Millennials and Gen Zs hold the key to creating a ‘better normal’, according to Deloitte in its Global Millennial Survey 2020.
When COVID-19 hit, organisations around the world showed their agility in changing the way they operate to be able to weather the initial storm of the pandemic.
This agility and resilience will be needed as organisations chart a course forward, according to the report.
“These shifts have resulted in significant changes and new uncertainties about the underpinnings of business and society that resilient leaders must address,” the report said. “At the same time, leaders have the opportunity to reboot business with new perspectives and more ambitious goals.”
The world’s emerging generations, millennials, born between the early 1980s and mid-1990s, and Gen Zs, born between the mid-1990s and early 2010s, were found to be incredibly resilient during the pandemic.
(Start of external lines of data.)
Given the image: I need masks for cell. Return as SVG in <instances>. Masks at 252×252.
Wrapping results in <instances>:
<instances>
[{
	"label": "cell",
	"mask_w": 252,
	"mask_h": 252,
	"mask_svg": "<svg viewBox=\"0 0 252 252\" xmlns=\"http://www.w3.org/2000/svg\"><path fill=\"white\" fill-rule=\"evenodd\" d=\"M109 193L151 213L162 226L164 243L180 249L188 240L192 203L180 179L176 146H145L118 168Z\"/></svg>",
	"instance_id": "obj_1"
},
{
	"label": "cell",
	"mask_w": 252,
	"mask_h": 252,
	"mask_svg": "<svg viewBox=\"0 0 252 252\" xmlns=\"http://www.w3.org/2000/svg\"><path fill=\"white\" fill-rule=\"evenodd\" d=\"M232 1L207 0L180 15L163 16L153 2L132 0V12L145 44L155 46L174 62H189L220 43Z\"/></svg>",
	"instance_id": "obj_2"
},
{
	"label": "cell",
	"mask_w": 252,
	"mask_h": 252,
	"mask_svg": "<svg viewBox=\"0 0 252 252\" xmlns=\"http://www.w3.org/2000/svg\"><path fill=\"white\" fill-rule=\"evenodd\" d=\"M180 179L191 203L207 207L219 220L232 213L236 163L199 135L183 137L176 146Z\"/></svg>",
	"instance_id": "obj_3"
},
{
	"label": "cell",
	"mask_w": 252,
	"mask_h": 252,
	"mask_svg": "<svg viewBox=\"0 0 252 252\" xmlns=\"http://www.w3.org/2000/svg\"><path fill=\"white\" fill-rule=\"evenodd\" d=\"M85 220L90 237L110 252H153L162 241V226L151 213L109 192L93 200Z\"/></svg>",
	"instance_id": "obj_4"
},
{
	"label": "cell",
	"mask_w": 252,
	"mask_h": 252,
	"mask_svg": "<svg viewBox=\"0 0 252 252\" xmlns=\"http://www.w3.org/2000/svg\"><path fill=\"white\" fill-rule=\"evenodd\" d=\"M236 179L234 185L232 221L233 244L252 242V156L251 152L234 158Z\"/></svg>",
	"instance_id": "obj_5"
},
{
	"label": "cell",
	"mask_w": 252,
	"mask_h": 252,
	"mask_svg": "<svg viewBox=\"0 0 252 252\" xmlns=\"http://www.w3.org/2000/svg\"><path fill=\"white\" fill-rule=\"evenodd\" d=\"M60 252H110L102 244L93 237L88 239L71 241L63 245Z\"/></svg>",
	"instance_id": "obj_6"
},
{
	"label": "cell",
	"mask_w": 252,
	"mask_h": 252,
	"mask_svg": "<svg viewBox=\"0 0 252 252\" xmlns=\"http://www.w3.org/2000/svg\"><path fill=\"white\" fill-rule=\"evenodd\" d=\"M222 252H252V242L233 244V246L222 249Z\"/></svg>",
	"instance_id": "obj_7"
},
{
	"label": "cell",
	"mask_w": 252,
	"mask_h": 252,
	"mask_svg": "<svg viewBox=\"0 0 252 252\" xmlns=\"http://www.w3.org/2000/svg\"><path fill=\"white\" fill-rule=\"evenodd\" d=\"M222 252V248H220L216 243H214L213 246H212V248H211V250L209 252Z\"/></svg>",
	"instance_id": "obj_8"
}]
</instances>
WA Mining Club Young Professionals Chair Josh Snow agrees with the resilience of the emerging generations, which he witnessed first-hand with the Young Professionals Committee’s ability to shift the way their industry network events operate when COVID-19 hit.
Since its launch in 2018, the program has seen a number of young professionals join with aim to establish a career-long network of individuals who are building their careers in mining.
Deloitte’s report reinforced the effectiveness of the emerging generations in responding to the pandemic, saying: “When historians assess the effects of the 2020 COVID-19 pandemic on society, the response of millennials and Generation Z will be notable.
“Battle-hardened by the trying circumstances that have shaped their generations from the beginning, the younger generations are remaining steadfast, refusing to compromise their values – and that attitude may ultimately help change society.
“While it’s too early to know the long-term impacts of the pandemic on any age group, the 2020 Deloitte Global Millennial Survey reveals younger generations whose resilience and determination will surely shape the world that emerges.”
According to the report, organisations that wish to increase their resilience over the long term need to listen to their younger workers.
“Employers should promote dialogue with these generations, listen to their concerns, and strive to understand why certain issues really matter to them,” it said. “Leaders also should ask for input on how they can make the workplace more accommodating and flexible, help employees prepare for the future by providing training and tools that enable them to succeed, and better enable people to realise both their personal and professional ambitions.”
The WA Mining Club works to encourage and foster the development of the next generation of leaders within Western Australia’s mining sector through its annual scholarships program which offers $10,000 scholarships to students in various mining-related disciplines in conjunction with industry co-sponsors.
This year, eight scholarships totalling $80,000 were awarded to outstanding individuals in the following fields: Geology, Female Student in a Technical Discipline in the Mining Sector, Resource Related Engineering Discipline, Mining Engineering, Environmental Sciences in the Mining Sector, Indigenous Students who wish to work in the mining sector, and Metallurgy.
The club also supports Fire Tech Australia’s STEM UnitED school program aimed at promoting careers in STEM, specifically within the mining sector, to Western Australian Year Nine students.